▸ **TEXTE À L'ÉTUDE**

Considérant l’opacité du marché alimentaire suisse, l’absence de données, même statistiques, sur les marges des intermédiaires et des distributeurs ainsi que l’asymétrie d’information au détriment des consommateurs, la FRC estime la publication de certaines données consultées comme relevant de l’intérêt public. D’autant plus pendant cette période inflationniste.

Les Laiteries Réunies est l’une des onze fédérations laitières de Suisse et compte plus de 300 collaborateurs. Elle gère des sociétés filiales actives dans les produits laitiers (Vivadis, Val d’Arve) et carnés (Del Maître). En termes de taille, elle est bien moins imposante que des géants comme Emmi ou Cremo et pèse bien moins lourd sur le marché. Ces informations ne constituent donc que la pointe de l’iceberg.

▸ **LISTE DES CONSIGNES**
1. Extrayez du texte, mot pour mot, le passage qui va de « Les Laiteries Réunies » jusqu'à « pointe de l’iceberg. ».
2. Répondez à ces questions d'après le texte :
(a) Quelle organisation juge que la publication de certaines données consultées relève de l'intérêt public ?
(b) Combien de collaborateurs compte Les Laiteries Réunies ?
(c) Quelle société filiale est active dans les produits carnés ?
Les lignes ci-après n'ont aucun rapport avec le texte.

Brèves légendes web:

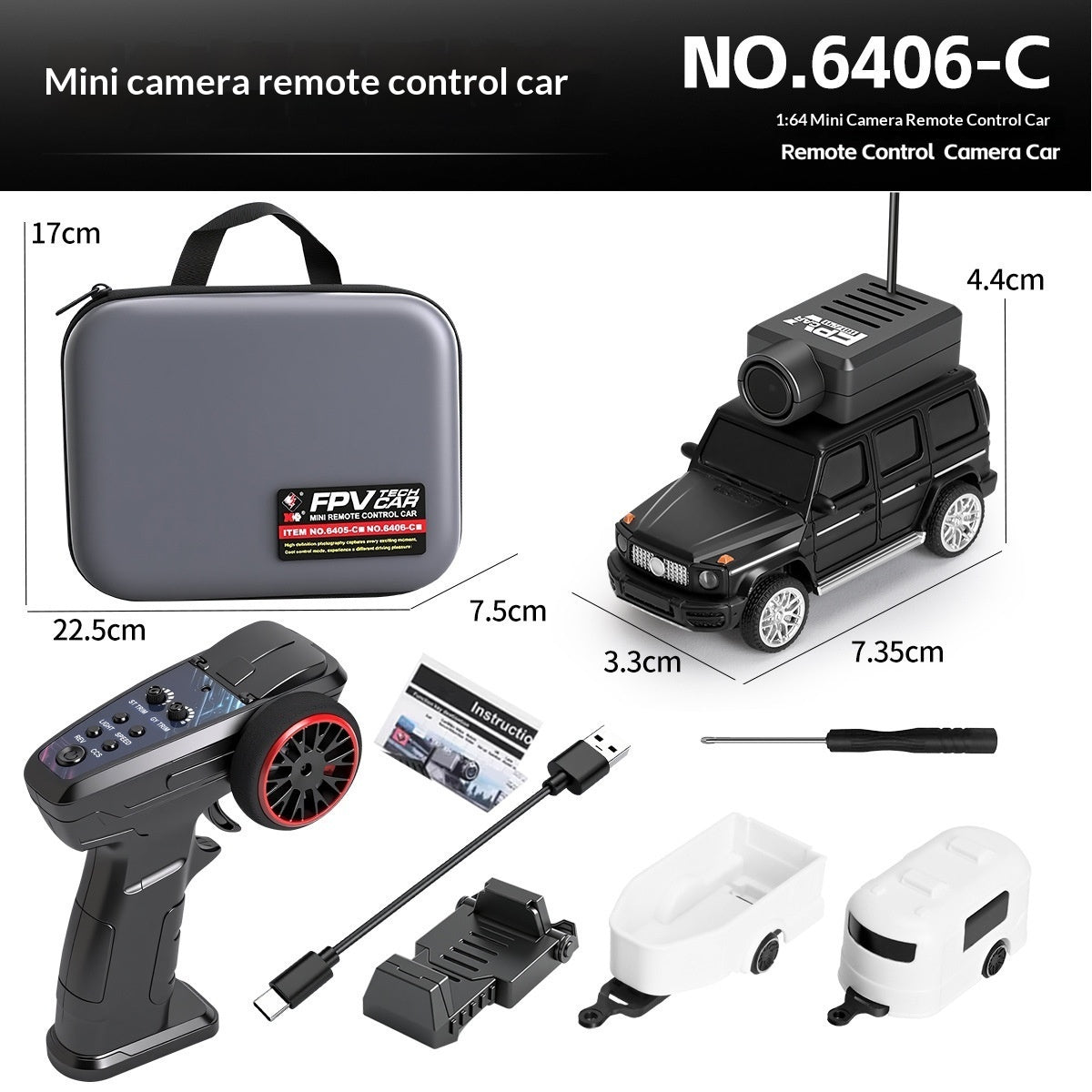 Mini FPV RC Car with Camera – HD Image Transmission Self-Stabilising 4 Colours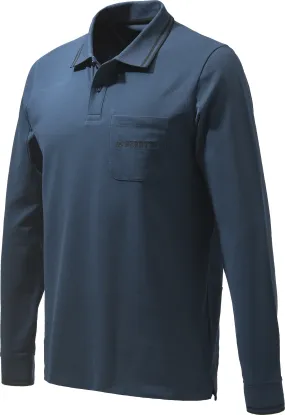 Beretta Men&#x27;s Airmesh Polo Long Sleeve Blue Total Eclipse | Buy Beretta Men&#x27;s Airmesh Polo Long Sleeve Blue Total Eclipse here | Outnorth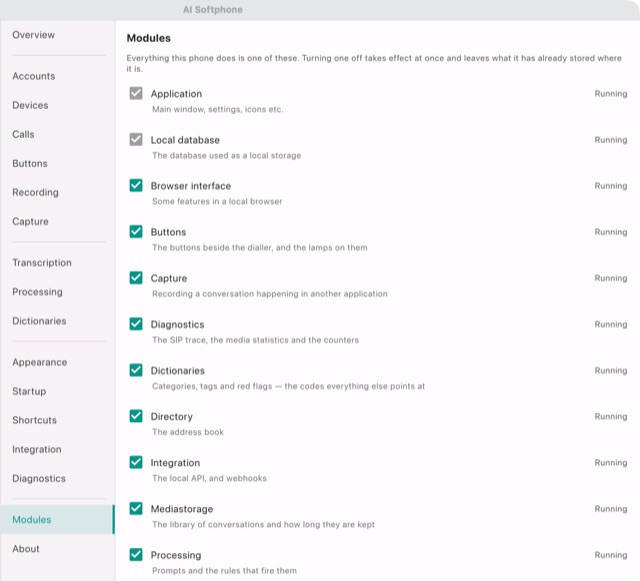 Settings → Modules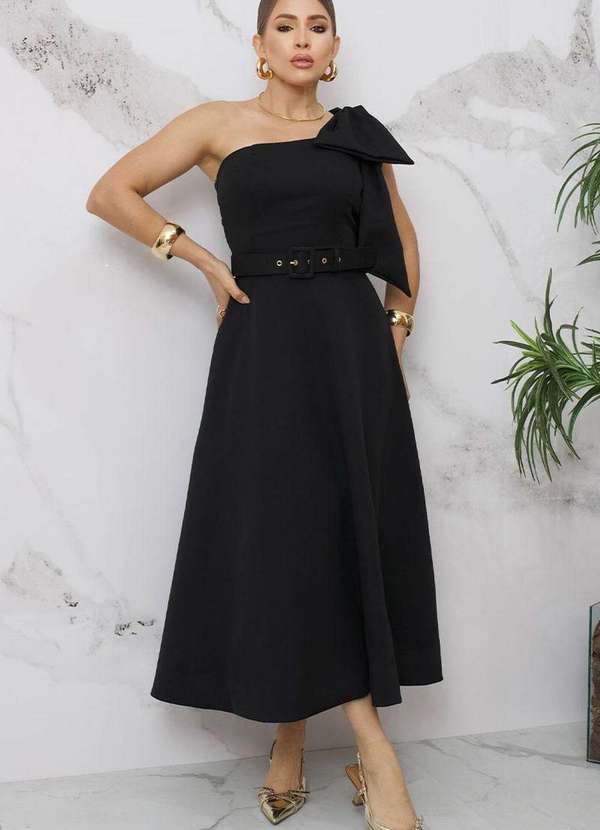 Miss Misses - Vestido Julia um Ombro So C/Laco e c/ Cinto Preto 3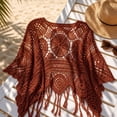 thumbnail image 3 of Karymi Cute Tops for Women Boho Beach Crochet Hollow Out 3/4 Bell Sleeve Cover Up Top, Scalloped Neck Tassel Fringe Knit Shrug, Sheer Crochet Pullover Cardigan Going Out Tops, 3 of 6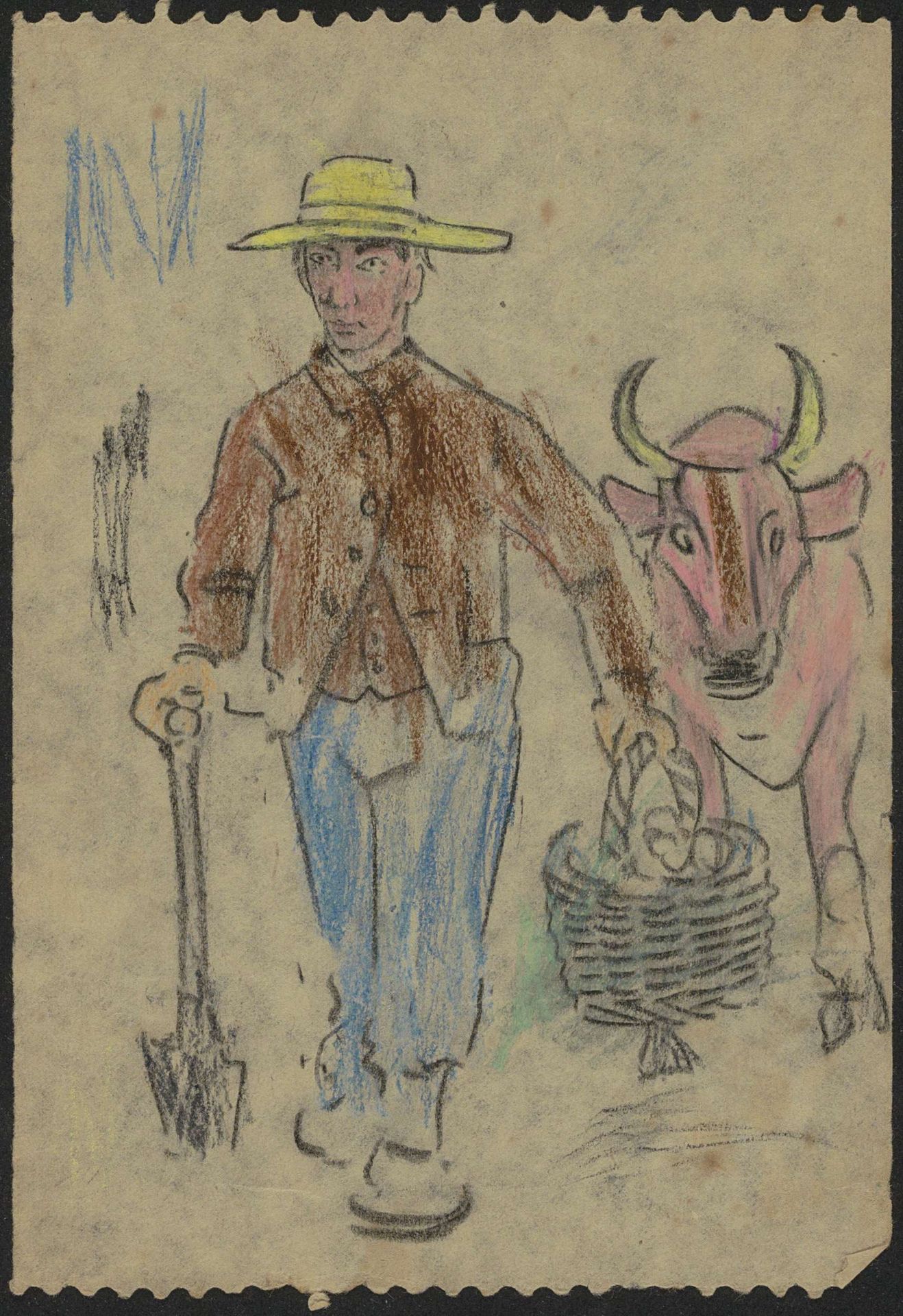 Boer met een schop, mand en een koe by Gerrit Willem Dijsselhof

▸ **RÉPONSES PAR CONSIGNE**
1.
Les Laiteries Réunies est l’une des onze fédérations laitières de Suisse et compte plus de 300 collaborateurs. Elle gère des sociétés filiales actives dans les produits laitiers (Vivadis, Val d’Arve) et carnés (Del Maître). En termes de taille, elle est bien moins imposante que des géants comme Emmi ou Cremo et pèse bien moins lourd sur le marché. Ces informations ne constituent donc que la pointe de l’iceberg.

2.
(a) La FRC.
(b) Plus de 300.
(c) Del Maître.